> _WORK TO BE COMPLETED_
Can you turn the lines below into a numbered list, leaving out any blank lines?

▬▬▬

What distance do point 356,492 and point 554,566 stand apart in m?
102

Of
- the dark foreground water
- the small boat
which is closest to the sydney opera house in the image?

▬▬▬

> _SOLUTION FOR THIS TASK_
1. What distance do point 356,492 and point 554,566 stand apart in m?
2. 102
3. Of
4. - the dark foreground water
5. - the small boat
6. which is closest to the sydney opera house in the image?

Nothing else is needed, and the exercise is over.